#Fun with (fs)printf, (fs)scanf and FILEs
Please use the file 4HKD.pdb from Dr. Harrison's area on snowball or redownload it from desire2learn.
- Show by writing the code that you can take a filename from the command line and open the file for reading. Read the file and count the numbers of ATOM and HETATM records. We did something similar with awk or grep and wc, now do it in C.

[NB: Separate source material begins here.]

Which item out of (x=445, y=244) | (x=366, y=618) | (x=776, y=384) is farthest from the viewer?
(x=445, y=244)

- Read the file and calculate the distance between each successive pair of CA atoms. Associated with each ATOM/HETATM record is an atom name, a residue number and an x,y,z value - decode these and give the distance between CA 1 and CA 2, then CA 2 and CA 3 and so on. Output the results in a comma seperated file (CSV) with the two residue numbers and the distance seperated by commas.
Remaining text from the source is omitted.